DONDE A RESPOSTA À PRIMEIRA OBJEÇÃO. – A alma humana é a forma do corpo e tem certas potências que se servem de órgãos corpóreos. E os atos delas afetam também aquelas operações da alma que não dependem do instrumento do corpo, isto é os atos do intelecto e da vontade; e isso porque o intelecto recebe a influência dos sentidos, e a vontade é impelida pelas paixões do apetite sensitivo. Ora, sendo assim, e por ter a mulher– de certo modo, uma fraca compleição corpórea, na maior parte das vezes ela adere fracamente ao que adere, embora em certos e raros casos tal não se dê, conforme aquilo da Escritura: Quem achará uma mulher forte? E o pequeno ou fraco sendo reputado como por não existente, daí vem que o Filósofo fala das mulheres como se não tivessem juízo firme da razão, embora com certas mulheres se dê o contrário. E por isso diz, que não chamamos às mulheres continentes, porque não dirigem, como quem tem uma razão sólida, mas são dirigidas, como que facilmente obedientes às paixões.

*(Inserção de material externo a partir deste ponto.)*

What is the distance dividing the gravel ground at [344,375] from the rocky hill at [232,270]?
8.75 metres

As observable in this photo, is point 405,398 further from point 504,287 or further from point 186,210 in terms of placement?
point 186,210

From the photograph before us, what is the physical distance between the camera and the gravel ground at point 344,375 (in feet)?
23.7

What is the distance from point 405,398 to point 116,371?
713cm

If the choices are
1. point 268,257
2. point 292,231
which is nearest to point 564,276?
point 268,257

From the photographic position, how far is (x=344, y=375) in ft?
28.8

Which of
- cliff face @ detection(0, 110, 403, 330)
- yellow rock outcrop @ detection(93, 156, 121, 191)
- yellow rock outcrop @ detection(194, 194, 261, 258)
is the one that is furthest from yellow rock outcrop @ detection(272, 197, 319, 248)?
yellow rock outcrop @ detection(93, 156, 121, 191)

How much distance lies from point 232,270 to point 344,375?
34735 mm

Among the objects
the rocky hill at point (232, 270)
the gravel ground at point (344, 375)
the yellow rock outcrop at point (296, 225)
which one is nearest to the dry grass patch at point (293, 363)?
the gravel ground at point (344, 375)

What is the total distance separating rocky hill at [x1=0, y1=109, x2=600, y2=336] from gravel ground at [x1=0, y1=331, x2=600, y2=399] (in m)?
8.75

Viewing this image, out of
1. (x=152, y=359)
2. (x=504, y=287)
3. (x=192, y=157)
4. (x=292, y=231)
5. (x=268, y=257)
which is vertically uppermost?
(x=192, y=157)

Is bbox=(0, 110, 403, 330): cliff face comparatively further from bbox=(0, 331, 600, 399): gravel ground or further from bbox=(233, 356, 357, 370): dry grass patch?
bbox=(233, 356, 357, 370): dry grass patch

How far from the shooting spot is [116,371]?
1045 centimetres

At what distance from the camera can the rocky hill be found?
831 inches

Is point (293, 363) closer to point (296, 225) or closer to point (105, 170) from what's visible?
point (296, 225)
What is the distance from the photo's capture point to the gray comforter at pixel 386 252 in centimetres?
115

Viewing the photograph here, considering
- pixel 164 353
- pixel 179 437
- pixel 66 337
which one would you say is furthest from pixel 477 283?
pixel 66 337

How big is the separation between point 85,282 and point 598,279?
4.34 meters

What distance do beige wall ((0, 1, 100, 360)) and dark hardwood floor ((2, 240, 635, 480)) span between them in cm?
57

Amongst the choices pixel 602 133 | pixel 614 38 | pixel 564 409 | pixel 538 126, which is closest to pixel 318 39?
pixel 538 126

RESPOSTA À SEGUNDA. – Do ímpeto da paixão resulta o nos deixarmos logo arrastar por ela antes de a razão deliberar. Ora, o ímpeto da paixão costuma provir, ou da sua velocidade, como se dá com os coléricos; ou da veemência, como nos casos dos melancólicos, que por causa da sua compleição térrea se inflamam veementissimamente. Assim como, ao contrário, acontece não perseverarmos naquilo a que fracamente aderimos, por causa da fraqueza da compleição, como é o caso das mulheres, segundo dissemos. O que também se dá com os fleugmáticos, pela mesma causa que nas mulheres. Pois, tal se dá, pela ocasião que, de certo modo, oferece à incontinência a compleição corpórea, a qual porem não é daquela uma causa suficiente, como dissemos.

RESPOSTA À TERCEIRA. – A concupiscência da carne, no incontinente, sobreleva o espírito, não necessariamente, mas por uma certa negligência deste, que não resistiu fortemente.